**Passage cité**:

Les Maths Méditent : Comment j’ai aimé les MATHS

Publié le 02/01/2016

Tout d’abord, à tout seigneur tout honneur, le titre de mon article est clairement une référence au film Comment j’ai détesté les MATHS, d’Olivier Peyon, dont j’ai parlé dans un article précédent. Film que j’adore, qui m’a fait rire, m’a appris des choses et m’a fait beaucoup réfléchir. Je ne peux que vous engager à aller le voir !

J’ai cherché à me souvenir de « comment j’ai aimé les maths ». C’est pour moi une recherche difficile, parce que, paradoxalement, bien que les maths soient au cœur de ma vie professionnelle, je ne dirais pas spontanément que j’aime les maths. C’est plutôt les maths qui m’aiment. Plus précisément, j’ai toujours été « bonne en maths ».

Dans le film d’Olivier Peyon, on commence par une remise en cause des « maths modernes », réforme mise en place dans l’enseignement des mathématiques, dans les année 70. Cette réforme a été mal vécue, globalement, par tout le monde, y compris les enseignants. Pour autant, j’en ai de très bons souvenirs en tant qu’élève.

calvin-hobbes
Je me rappelle notamment, et je pense que c’est mon premier souvenir mathématique, avoir appris à compter dans différentes bases : en base 2, en base 3, et dans une base quelconque.

Concrètement, en base 2 par exemple, on dessinait des bâtons, puis on faisait des paquets de deux bâtons, on notait le nombre qu’il restait de bâtons (0 ou 1) puis des paquets de deux paquets, on notait à gauche du premier chiffre combien il en restait (0 ou 1), et ainsi de suite.

Par exemple, 10101 représente le nombre [math] 1\times 2^4+0\times 2^3 +1\times 2^2+0\times 2^1+1\times 2^0 [/math] c’est-à-dire 16+4+1=21.

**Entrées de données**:
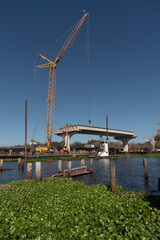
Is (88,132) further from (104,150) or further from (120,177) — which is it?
(120,177)

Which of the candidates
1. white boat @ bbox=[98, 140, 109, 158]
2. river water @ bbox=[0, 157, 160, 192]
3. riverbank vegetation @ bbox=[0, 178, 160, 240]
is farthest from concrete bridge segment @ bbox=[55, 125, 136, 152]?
riverbank vegetation @ bbox=[0, 178, 160, 240]

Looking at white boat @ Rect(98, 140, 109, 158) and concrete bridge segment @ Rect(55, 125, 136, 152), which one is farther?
concrete bridge segment @ Rect(55, 125, 136, 152)

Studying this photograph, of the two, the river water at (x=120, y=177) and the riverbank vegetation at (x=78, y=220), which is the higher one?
the riverbank vegetation at (x=78, y=220)

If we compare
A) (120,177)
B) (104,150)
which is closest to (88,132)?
(104,150)

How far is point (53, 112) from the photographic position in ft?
306

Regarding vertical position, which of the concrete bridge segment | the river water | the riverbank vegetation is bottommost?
the river water

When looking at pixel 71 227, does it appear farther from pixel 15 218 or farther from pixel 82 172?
pixel 82 172

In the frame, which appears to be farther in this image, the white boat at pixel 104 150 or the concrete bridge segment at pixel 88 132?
the concrete bridge segment at pixel 88 132

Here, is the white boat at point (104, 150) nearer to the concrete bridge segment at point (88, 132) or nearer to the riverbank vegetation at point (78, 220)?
the concrete bridge segment at point (88, 132)

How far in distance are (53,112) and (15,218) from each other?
3405 inches

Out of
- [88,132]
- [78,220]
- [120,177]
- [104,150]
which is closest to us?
[78,220]

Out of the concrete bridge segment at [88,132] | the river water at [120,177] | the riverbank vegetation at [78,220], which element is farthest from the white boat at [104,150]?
the riverbank vegetation at [78,220]

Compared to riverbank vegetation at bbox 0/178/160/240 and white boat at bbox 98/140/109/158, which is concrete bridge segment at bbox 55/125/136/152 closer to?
white boat at bbox 98/140/109/158

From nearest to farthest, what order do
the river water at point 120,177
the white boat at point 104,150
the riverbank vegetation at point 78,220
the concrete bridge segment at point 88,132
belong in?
the riverbank vegetation at point 78,220
the river water at point 120,177
the white boat at point 104,150
the concrete bridge segment at point 88,132
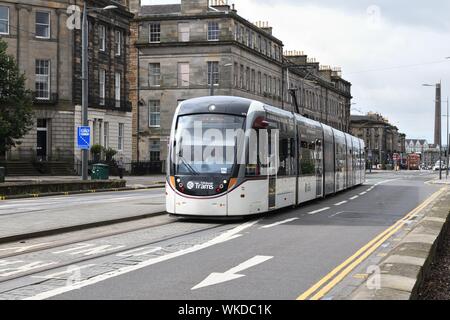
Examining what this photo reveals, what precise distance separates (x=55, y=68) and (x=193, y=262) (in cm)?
4444

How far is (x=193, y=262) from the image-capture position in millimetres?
9852

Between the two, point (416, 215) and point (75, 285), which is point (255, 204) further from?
point (75, 285)

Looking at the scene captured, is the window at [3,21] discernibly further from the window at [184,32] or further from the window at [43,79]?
the window at [184,32]

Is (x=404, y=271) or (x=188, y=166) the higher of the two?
(x=188, y=166)

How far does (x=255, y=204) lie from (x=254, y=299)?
8.93 metres

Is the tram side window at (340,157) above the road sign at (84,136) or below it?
below

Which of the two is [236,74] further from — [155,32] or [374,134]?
[374,134]

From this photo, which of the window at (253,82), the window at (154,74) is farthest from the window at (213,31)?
the window at (253,82)

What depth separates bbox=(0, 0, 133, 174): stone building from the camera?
49.1m

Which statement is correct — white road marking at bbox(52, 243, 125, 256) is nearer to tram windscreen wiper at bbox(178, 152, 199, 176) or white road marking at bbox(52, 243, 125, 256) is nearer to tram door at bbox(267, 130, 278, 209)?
tram windscreen wiper at bbox(178, 152, 199, 176)

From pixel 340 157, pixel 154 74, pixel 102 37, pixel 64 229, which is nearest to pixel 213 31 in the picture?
pixel 154 74

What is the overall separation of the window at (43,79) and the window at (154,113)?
18.9 meters

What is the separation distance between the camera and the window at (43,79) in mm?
50562

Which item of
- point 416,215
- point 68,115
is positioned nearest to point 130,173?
point 68,115
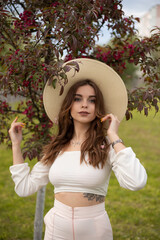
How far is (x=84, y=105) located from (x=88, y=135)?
0.78 ft

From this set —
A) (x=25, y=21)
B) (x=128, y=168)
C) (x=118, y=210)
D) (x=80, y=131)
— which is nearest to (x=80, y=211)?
(x=128, y=168)

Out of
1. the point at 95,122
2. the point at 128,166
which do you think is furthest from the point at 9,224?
the point at 128,166

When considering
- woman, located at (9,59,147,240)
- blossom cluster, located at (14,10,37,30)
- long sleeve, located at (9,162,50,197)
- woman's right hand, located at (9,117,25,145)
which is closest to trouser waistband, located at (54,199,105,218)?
woman, located at (9,59,147,240)

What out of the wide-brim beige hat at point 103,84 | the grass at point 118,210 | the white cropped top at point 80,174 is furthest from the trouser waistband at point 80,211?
the grass at point 118,210

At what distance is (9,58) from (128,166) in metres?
1.20

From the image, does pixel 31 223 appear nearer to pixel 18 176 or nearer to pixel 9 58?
pixel 18 176

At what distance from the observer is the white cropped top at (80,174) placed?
5.62 ft

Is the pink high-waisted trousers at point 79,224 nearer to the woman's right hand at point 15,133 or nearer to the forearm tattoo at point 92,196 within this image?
the forearm tattoo at point 92,196

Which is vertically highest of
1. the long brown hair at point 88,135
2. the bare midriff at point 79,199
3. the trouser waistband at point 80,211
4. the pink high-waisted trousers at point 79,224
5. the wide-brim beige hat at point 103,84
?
the wide-brim beige hat at point 103,84

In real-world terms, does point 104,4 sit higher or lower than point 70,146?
higher

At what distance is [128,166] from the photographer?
1712mm

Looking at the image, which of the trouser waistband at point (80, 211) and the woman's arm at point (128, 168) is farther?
the trouser waistband at point (80, 211)

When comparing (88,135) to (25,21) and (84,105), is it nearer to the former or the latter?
(84,105)

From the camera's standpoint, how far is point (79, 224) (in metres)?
1.89
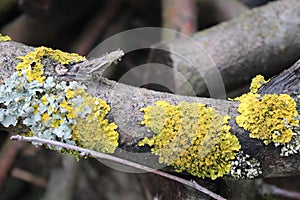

**Tâche courte 1**: Recopiez le passage du billet sur les maths qui commence aux mots « calvin-hobbes » et s'arrête après « une base quelconque. ».
**Tâche courte 2**: Traduisez en anglais cette phrase du billet sur les maths : « Cette réforme a été mal vécue, globalement, par tout le monde, y compris les enseignants. »
**Tâche courte 3**: Rédigez la suite du billet sur les maths à partir de sa dernière phrase.
Les enregistrements forment un matériau à part, sans lien avec le billet.

**Réponse 1**:
calvin-hobbes
Je me rappelle notamment, et je pense que c’est mon premier souvenir mathématique, avoir appris à compter dans différentes bases : en base 2, en base 3, et dans une base quelconque.

**Réponse 2**: This reform was poorly received, overall, by everyone, including the teachers.

**Réponse 3**:
Un autre exemple:

base 2

Je trouvais ça très amusant. Je trouvais également cela très lumineux et je crois que cela m’a permis de comprendre la numération de position en base 10 communément utilisée. Difficile de dire après tout ce temps si c’est un souvenir réel ou reconstruit, mais je daterais quand même mon intérêt pour les maths de cette époque. Je crois que ce que j’ai particulièrement apprécié, c’est la manière très concrète dont on nous faisait pratiquer : entourer des bâtons par paquets. Je ressentais les maths dans mon corps. (Je trouve cela dommage d’empêcher les enfants de compter sur leurs doigts, pour certains c’est crucial d’avoir une approche kinesthésique des nombres).
A contrario, les problèmes plus « traditionnels » de trains qui se croisent ou de robinets qui fuient, encore maintenant m’horripilent. Je les trouve faussement concrets, totalement artificiels.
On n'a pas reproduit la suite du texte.